Reproduce the lines below word for word, omitting the pictures.

--- START Dataset records ---

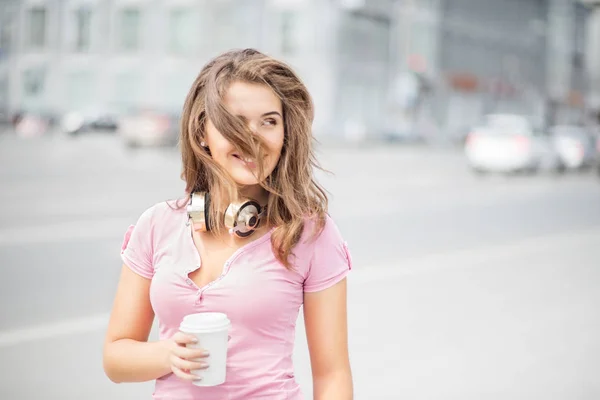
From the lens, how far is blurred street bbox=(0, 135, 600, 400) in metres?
4.68

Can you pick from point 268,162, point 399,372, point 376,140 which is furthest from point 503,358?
point 376,140

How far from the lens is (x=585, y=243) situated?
33.3 ft

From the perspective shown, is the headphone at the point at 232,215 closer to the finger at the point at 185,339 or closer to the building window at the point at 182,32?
the finger at the point at 185,339

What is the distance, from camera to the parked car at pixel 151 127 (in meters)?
26.2

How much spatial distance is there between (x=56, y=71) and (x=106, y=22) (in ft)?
14.4

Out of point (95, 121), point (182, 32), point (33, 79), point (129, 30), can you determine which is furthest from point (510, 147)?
point (33, 79)

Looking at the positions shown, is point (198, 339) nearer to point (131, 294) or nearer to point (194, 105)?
point (131, 294)

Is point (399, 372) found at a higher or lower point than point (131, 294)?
lower

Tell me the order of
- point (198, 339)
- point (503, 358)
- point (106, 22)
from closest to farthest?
point (198, 339)
point (503, 358)
point (106, 22)

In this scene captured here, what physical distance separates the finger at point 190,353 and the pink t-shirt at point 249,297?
157 mm

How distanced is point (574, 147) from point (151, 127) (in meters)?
13.4

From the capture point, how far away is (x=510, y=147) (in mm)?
21719

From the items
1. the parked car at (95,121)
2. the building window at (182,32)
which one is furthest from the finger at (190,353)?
the building window at (182,32)

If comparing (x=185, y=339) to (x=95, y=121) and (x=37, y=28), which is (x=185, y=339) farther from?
(x=37, y=28)
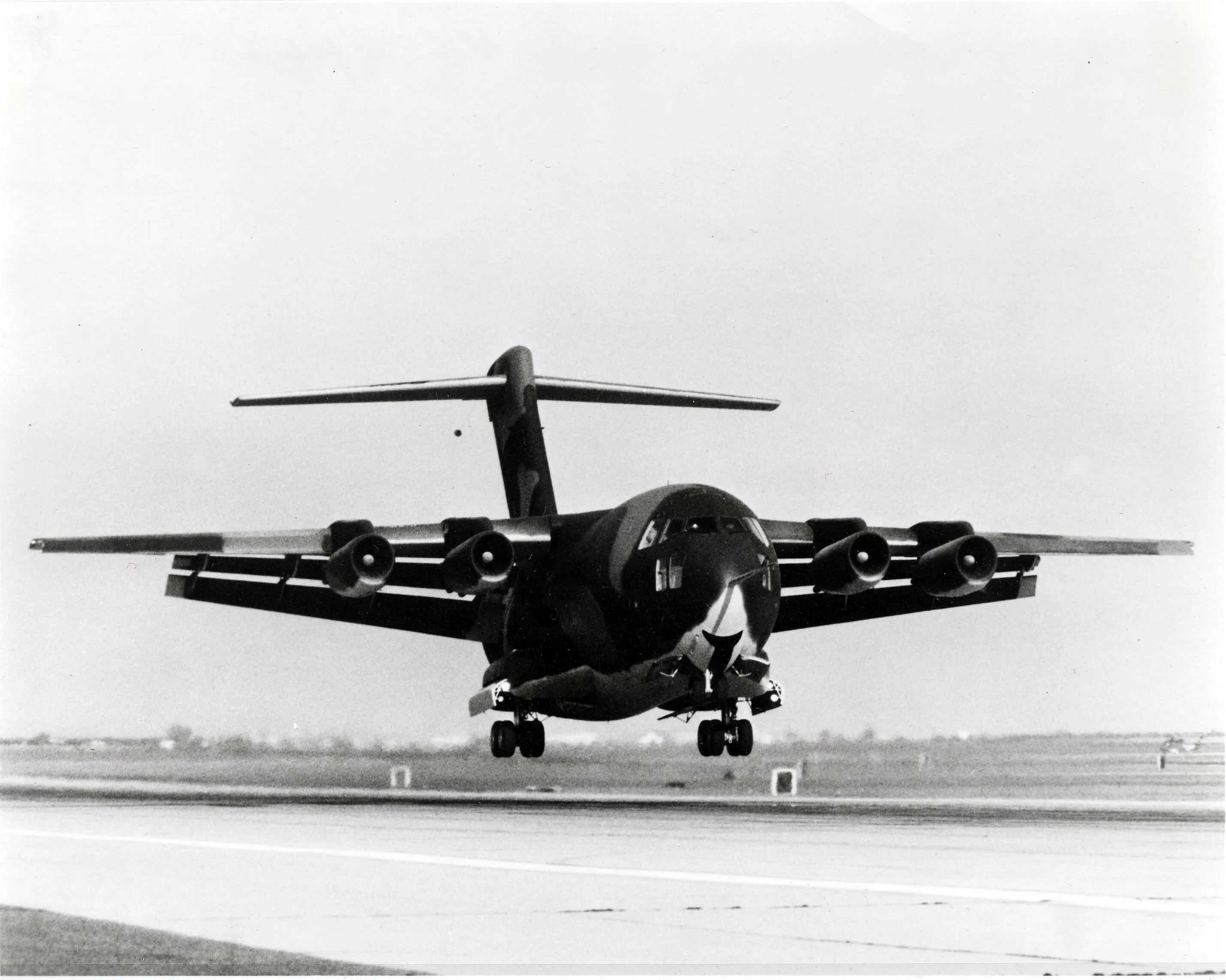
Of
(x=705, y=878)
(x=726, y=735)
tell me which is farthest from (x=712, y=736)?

--- END Dataset records ---

- Solved exercise:
From the lens, how far is blurred street bbox=(0, 135, 600, 400) in metres?
4.68

Can you pick from point 268,162, point 399,372, point 376,140 which is furthest from point 503,358?
point 376,140

How far from the lens is (x=585, y=243) situated?
33.3 ft

From the perspective shown, is the headphone at the point at 232,215 closer to the finger at the point at 185,339 or closer to the building window at the point at 182,32?
the finger at the point at 185,339

What is the distance, from camera to the parked car at pixel 151 127 (in meters)?
26.2

How much spatial distance is there between (x=56, y=71) and (x=106, y=22) (in ft)?
14.4

Out of point (95, 121), point (182, 32), point (33, 79), point (129, 30), can you determine which is furthest from point (510, 147)?
point (33, 79)

Looking at the positions shown, is point (198, 339) nearer to point (131, 294) or nearer to point (194, 105)?
point (131, 294)

Is point (399, 372) found at a higher or lower point than point (131, 294)?
lower

Tell me the order of
- point (198, 339)
- point (503, 358)
- point (106, 22)
from closest to farthest?
point (198, 339)
point (503, 358)
point (106, 22)

In this scene captured here, what physical distance separates the finger at point 190,353 and the pink t-shirt at point 249,297?
157 mm

How distanced is point (574, 147) from point (151, 127) (in meters)?
13.4

From the capture point, how far away is (x=510, y=147) (in mm)?
21719

From the items
1. the parked car at (95,121)
2. the building window at (182,32)
which one is furthest from the finger at (190,353)?
the building window at (182,32)

If comparing (x=185, y=339) to (x=95, y=121) and (x=37, y=28), which is (x=185, y=339) farther from?
(x=37, y=28)
Of
(x=705, y=878)
(x=726, y=735)
tell me which is farthest from (x=712, y=736)?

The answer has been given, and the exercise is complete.